In deep and steep, or icy conditions, worthless is my bet for the $42K... :unsure:

I be pissed if I were stuck on a mountain side with this rig. $80K total for.... worthless?

Way to much of a compromise to be very effective.

Regards, Kirk

Agree...Totally. Except I'd bet that fancy new truck was a lot more than $42K. I wouldn't be surprised if it cost $100K to duplicate that setup.

From watching part of the video I believe it was filmed at the Canyons Ski Resort. The ski season is over and driving on trails that have been packed and groomed all season long you don't need much flotation. And this year we've had a terrible snow year, so there's a lot less base. (I live about ten miles from the resort. Less than two as the crow flies.)

As far as I'm concerned it's a PR stunt that's very misleading as to actual capabilities.

I realize there are some on this forum who are enthused by tracked 4x4s, and this isn't meant as an insult, but in my opinion these vehicles are a far cry from having real off road, deep snow performance as provided by a snowcat.

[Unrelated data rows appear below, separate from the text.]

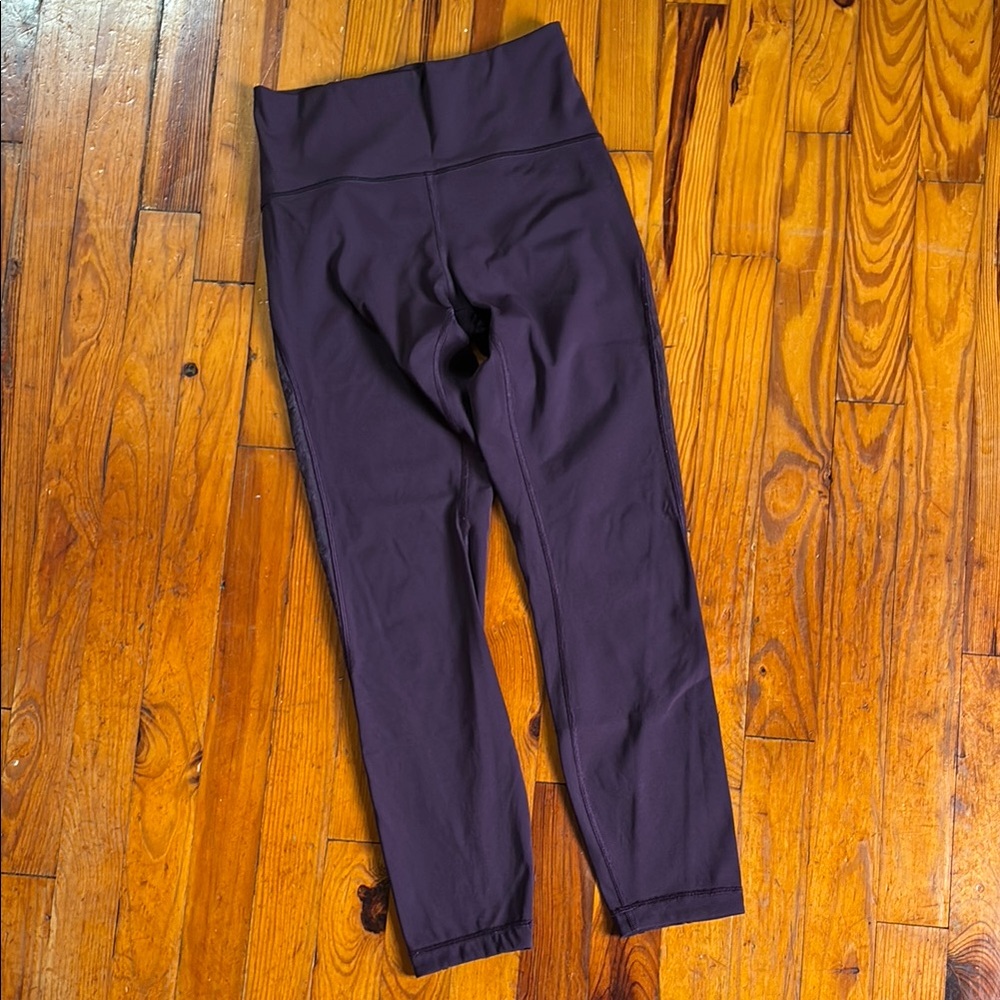 lululemon deep Purple Leggings size 6
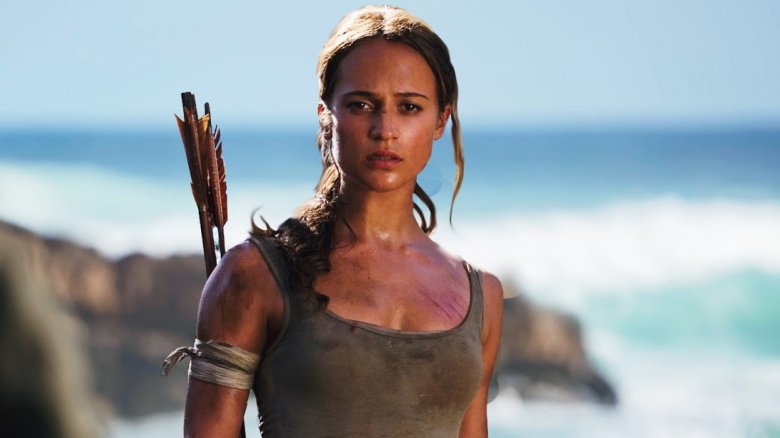 5 Bombshell Braid Ideas for Spring, from Tomb Raider's Alicia Vikander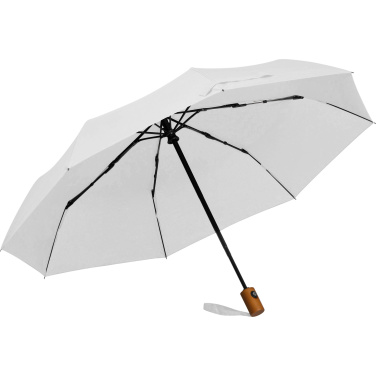 Logo trade corporate gifts image of: RPET umbrella IPSWICH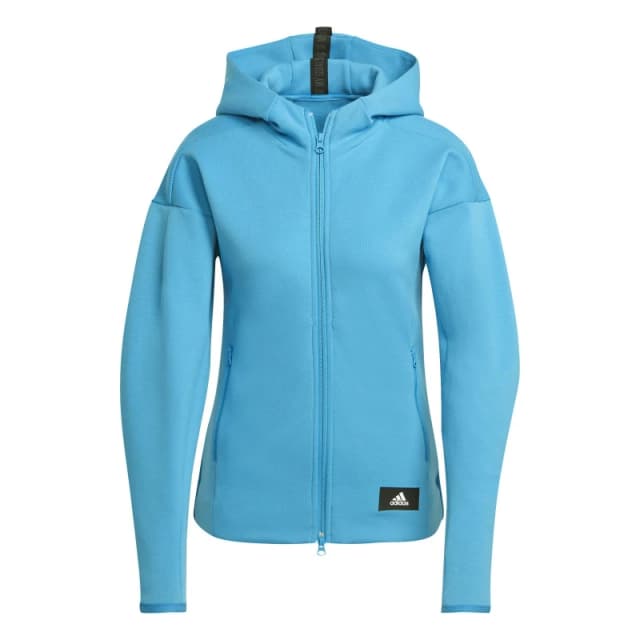 adidas Sportswear Mission Victory Full-Zip Hoodie Womens - Blue Blue 2XS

A few years ago I bought a used Polaris Ranger with DuraTracks, probably the most expensive track system for the Ranger. My snowcat buddy, Scott and I took it to one of the places we do our Tucker testing. Totally underwhelming. If you left a semi-packed trail it wasn't so much an "over-snow" vehicle, as a through-the-snow vehicle; meaning it kind of chewed it's way along. It was so disappointing I literally never used it again in snow, and sold the machine. But I'm sure it would have done just fine in the conditions the GMC truck faced.

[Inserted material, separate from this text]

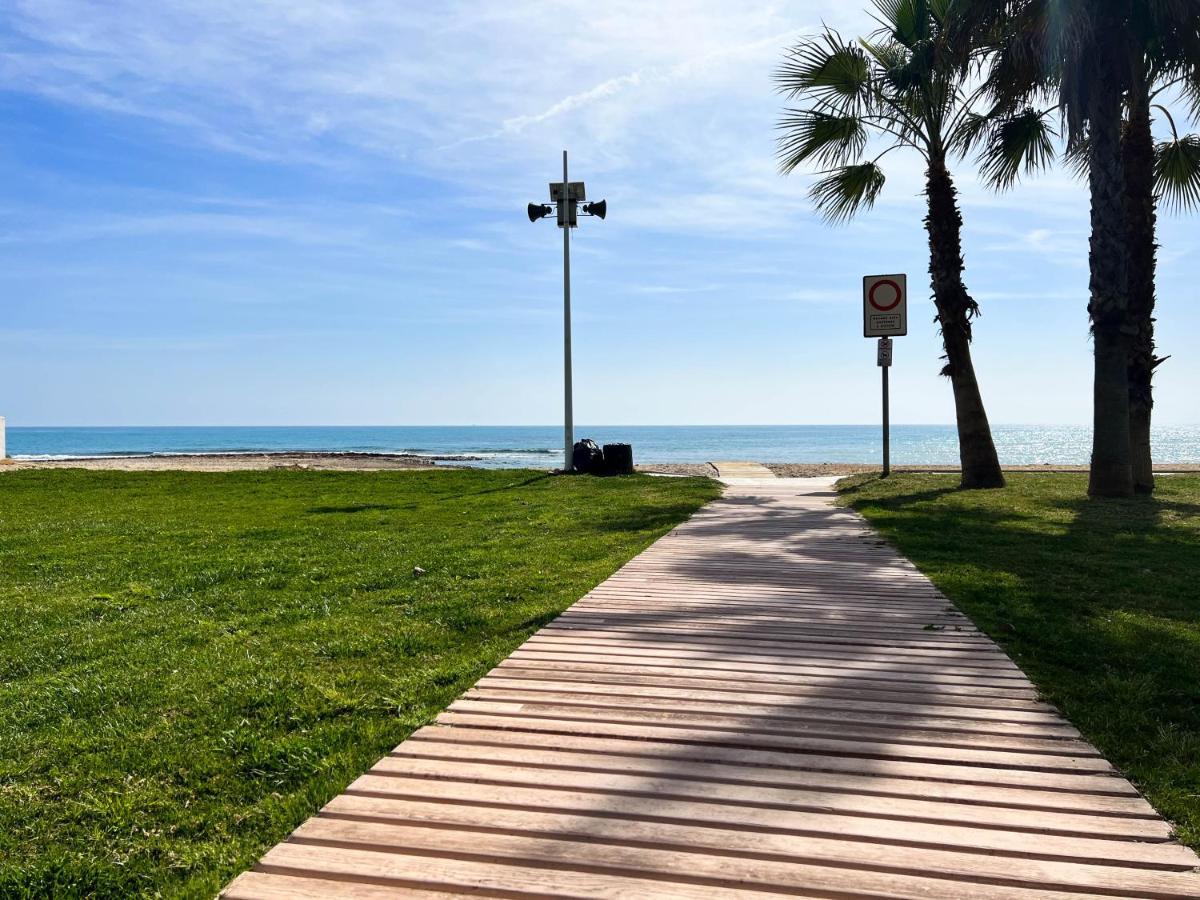 Renovated Apartment On The First Line Oropesa del Mar Exterior foto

I'm a skeptic: I have a very hard time believing the different Mattracks style systems work any better.
 

Track Addict

Bronze Member
GOLD Site Supporter
I saw this very truck at the top of Park City Mountain mid March. Very cool but they only drove it on the packed trails. Looking at the setup I think if you got into the powder you would want to walk down and get you snowcat of choice off the trailer to get it out. Track footprint was not nearly big enough. If you stay on trail probably a fun but what fun is that?
 

loggah

Active member
SUPER Site Supporter
A guy i know up in northern manitoba has been using tracks on his chevy pickup for a bit,altho he did have to modify them a bit. Joey Barnes better known as the "KING OF OBSOLETE" some of you might have seen him on "ICE ROAD TRUCKERS" ha also has a B18 bombardier ,and a Linn logger which is a early snowmobile. Heres the link to his site ,and his KoO tracks.

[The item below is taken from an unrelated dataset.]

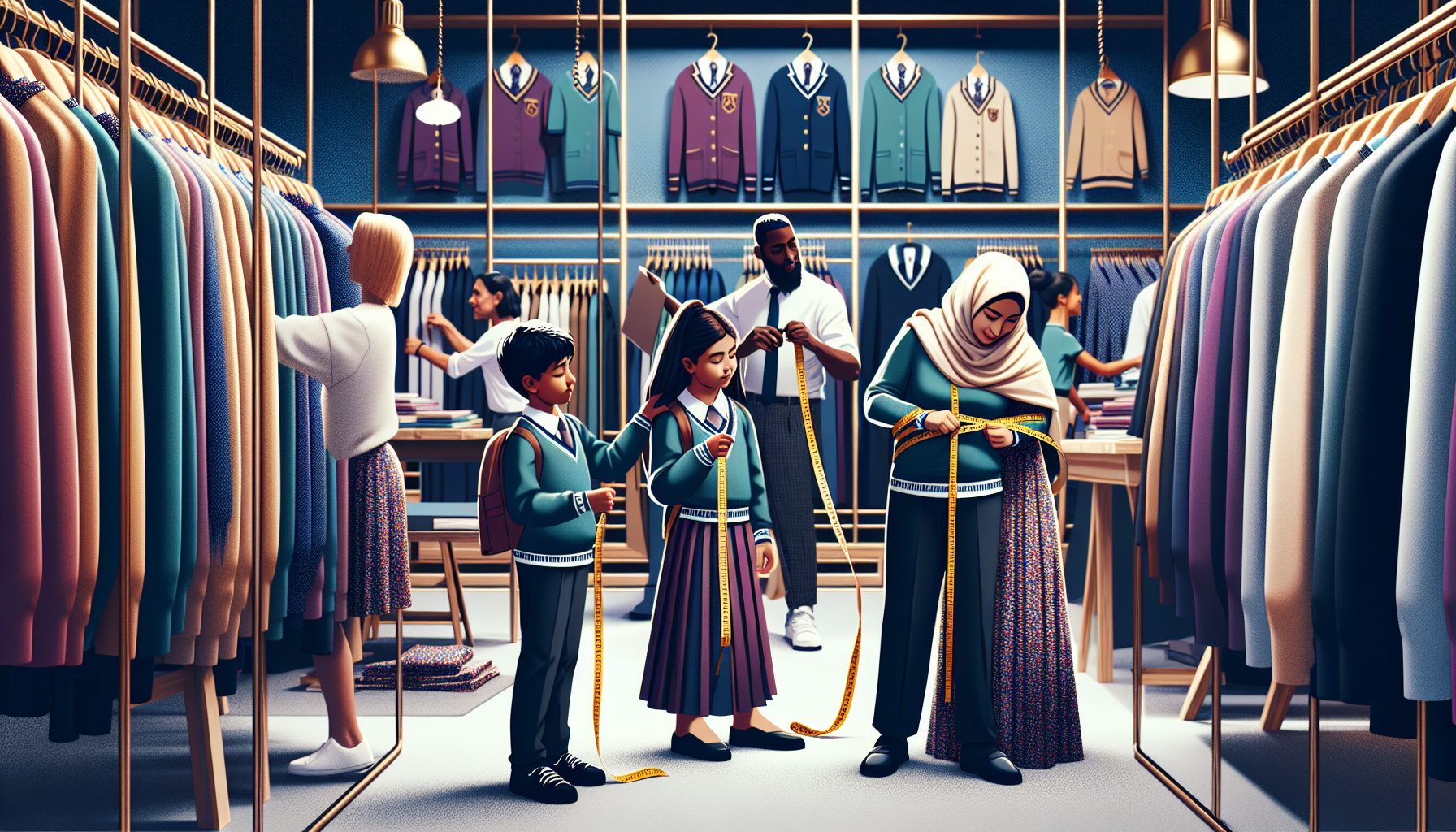 Размер: не экономим на сантиметрах роста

http://kingofobsolete.ca/KoO-Tracks_WEBPAGE.html
 

300 H and H

Bronze Member
GOLD Site Supporter
and for $42K, you could own one of the nicest Snow Tracs in the world or 2 or 3 good Snow Tracs

Since I already own a nice Snow Trac, I would probably go and find a Nodwell, or maybe a Tucker if the right one came along.

Never had anything with Matt Tracks ever try and go were I can with a Snow Trac. I knew there had to be a reason. :thumbup:

Regards, Kirk
 

sno-drifter

Bronze Member
GOLD Site Supporter
Thanks for the link loggah. I have followed KoO for some time and you got to love his real world approach to all things mechanical. I was approached thirty plus years ago by folks making these kind of tracks, looked last them and decided that even if the tracks worked, front axles on a 4X4 will not live with the added stress. Being broke down way the heck out there is not my idea of a "Good time".
 

loggah

Active member
SUPER Site Supporter
Ya, Hes a get it dont type of guy, most all the old sleds he has use lombard sled irons.The Linn people even used lombard sleds. take care. Don
 

Snowtrac Nome

member formerly known as dds
GOLD Site Supporter
personal experience with chevy trucks and pod tracks is that the tierods aren't heave enough some where I posted where I was 30 miles out of town fixing one.
 

willd

Member
I think these are targeted toward the same people who would love that "Bro" truck to start with. You know, the ones who have 6 figure jobs and have to prove their superiority with their payment plans..

We go snow wheeling with some pretty good rigs and I have never seen a set of tracks up here yet.